--- EINGABEDATEN ---
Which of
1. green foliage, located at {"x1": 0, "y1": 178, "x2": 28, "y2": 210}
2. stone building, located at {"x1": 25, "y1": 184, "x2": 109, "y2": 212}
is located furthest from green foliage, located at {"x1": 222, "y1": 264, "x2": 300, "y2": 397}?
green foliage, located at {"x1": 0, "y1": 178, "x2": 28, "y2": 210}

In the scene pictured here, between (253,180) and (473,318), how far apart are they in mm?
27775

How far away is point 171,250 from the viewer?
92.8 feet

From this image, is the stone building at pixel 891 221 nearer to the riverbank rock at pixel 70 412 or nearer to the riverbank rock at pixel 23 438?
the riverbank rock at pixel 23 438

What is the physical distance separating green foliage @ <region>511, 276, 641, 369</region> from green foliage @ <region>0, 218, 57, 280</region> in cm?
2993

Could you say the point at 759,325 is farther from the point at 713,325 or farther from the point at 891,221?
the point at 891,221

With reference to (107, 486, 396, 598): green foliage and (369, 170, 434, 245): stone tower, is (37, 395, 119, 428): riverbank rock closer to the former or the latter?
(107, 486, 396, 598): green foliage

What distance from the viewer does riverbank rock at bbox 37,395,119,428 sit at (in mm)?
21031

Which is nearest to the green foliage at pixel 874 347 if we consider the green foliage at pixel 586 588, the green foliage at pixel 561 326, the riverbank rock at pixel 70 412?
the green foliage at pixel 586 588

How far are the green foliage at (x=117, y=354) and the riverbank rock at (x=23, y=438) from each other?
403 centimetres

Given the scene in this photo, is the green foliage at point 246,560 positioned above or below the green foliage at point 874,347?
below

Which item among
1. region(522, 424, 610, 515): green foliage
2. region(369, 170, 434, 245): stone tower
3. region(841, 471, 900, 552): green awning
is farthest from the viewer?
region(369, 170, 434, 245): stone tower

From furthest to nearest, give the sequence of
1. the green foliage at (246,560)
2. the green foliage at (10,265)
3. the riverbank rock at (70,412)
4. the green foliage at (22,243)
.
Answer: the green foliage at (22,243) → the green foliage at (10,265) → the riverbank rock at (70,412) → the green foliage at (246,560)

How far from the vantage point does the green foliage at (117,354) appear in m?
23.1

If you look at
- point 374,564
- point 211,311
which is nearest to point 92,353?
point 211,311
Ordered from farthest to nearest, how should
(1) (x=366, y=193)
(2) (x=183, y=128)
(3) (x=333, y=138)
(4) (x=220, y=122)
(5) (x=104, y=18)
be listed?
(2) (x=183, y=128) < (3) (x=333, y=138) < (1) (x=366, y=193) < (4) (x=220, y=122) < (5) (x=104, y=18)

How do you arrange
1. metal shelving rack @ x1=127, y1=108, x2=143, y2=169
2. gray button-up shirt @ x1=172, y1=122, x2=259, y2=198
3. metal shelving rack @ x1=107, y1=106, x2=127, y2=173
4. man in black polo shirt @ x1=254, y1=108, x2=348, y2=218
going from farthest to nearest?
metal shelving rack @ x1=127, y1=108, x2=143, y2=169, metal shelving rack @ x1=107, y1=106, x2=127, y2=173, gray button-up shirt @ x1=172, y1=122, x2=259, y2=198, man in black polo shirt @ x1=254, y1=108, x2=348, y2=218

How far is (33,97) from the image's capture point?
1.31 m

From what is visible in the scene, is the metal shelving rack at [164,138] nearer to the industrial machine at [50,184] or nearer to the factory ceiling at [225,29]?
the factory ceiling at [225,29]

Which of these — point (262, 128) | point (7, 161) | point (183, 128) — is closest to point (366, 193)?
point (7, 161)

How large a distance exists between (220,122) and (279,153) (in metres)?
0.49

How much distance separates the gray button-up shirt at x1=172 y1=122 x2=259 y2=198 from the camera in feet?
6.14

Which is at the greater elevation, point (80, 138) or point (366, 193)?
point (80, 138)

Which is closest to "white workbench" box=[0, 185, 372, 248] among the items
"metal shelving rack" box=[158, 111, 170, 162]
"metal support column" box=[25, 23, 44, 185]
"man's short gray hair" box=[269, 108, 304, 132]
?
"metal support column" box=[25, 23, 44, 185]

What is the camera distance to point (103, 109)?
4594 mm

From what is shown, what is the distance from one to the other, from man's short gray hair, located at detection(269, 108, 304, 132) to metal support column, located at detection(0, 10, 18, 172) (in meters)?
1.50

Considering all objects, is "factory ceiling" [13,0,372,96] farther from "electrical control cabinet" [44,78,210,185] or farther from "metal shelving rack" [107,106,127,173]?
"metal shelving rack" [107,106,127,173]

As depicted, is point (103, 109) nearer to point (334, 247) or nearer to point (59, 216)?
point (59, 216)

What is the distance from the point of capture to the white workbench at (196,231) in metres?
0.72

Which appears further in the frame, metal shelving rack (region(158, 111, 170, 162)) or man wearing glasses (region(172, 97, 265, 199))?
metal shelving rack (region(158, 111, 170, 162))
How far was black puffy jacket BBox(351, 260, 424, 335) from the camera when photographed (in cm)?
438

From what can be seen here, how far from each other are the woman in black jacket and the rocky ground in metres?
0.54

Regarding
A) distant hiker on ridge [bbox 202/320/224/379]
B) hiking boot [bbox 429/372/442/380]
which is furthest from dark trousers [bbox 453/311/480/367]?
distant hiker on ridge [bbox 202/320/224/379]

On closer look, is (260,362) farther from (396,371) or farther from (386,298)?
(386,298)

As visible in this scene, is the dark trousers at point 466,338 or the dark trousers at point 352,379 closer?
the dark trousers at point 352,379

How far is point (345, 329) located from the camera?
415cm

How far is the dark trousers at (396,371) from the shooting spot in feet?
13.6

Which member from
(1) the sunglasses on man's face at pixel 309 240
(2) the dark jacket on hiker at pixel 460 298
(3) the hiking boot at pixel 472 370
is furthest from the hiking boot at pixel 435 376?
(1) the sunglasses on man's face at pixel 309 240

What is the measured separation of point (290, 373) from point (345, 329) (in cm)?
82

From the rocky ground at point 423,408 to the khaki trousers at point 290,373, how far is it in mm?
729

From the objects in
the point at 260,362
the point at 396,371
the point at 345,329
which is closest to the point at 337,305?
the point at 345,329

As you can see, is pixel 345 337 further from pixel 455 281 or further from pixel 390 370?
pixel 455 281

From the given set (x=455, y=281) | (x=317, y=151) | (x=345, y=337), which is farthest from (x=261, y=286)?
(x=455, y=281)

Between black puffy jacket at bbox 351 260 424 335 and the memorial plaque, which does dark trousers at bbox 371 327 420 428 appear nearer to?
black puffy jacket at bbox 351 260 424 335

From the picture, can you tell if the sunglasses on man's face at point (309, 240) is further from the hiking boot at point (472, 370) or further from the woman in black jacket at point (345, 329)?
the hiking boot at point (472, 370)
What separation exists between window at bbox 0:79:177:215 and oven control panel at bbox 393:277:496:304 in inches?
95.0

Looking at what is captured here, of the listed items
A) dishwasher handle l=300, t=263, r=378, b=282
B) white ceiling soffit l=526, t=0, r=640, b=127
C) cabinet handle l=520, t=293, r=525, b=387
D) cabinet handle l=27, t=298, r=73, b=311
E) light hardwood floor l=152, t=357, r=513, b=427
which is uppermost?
---
## SCHRIFTLICHE AUFGABE
Gib aus den obigen Daten die Zeilen von der Zeile mit „Which is nearest to the“ bis einschließlich der Zeile mit „(2) (x=183, y=128) <“ unverändert wieder.

## VOLLSTÄNDIGE ANTWORT
Which is nearest to the green foliage at pixel 874 347 if we consider the green foliage at pixel 586 588, the green foliage at pixel 561 326, the riverbank rock at pixel 70 412?
the green foliage at pixel 586 588

How far are the green foliage at (x=117, y=354) and the riverbank rock at (x=23, y=438) from each other?
403 centimetres

Given the scene in this photo, is the green foliage at point 246,560 positioned above or below the green foliage at point 874,347?
below

Which item among
1. region(522, 424, 610, 515): green foliage
2. region(369, 170, 434, 245): stone tower
3. region(841, 471, 900, 552): green awning
is farthest from the viewer?
region(369, 170, 434, 245): stone tower

From furthest to nearest, give the sequence of
1. the green foliage at (246,560)
2. the green foliage at (10,265)
3. the riverbank rock at (70,412)
4. the green foliage at (22,243)
.
Answer: the green foliage at (22,243) → the green foliage at (10,265) → the riverbank rock at (70,412) → the green foliage at (246,560)

How far from the vantage point does the green foliage at (117,354) appear in m?
23.1

If you look at
- point 374,564
- point 211,311
which is nearest to point 92,353?
point 211,311
Ordered from farthest to nearest, how should
(1) (x=366, y=193)
(2) (x=183, y=128)
(3) (x=333, y=138)
(4) (x=220, y=122)
(5) (x=104, y=18)
be listed?
(2) (x=183, y=128) < (3) (x=333, y=138) < (1) (x=366, y=193) < (4) (x=220, y=122) < (5) (x=104, y=18)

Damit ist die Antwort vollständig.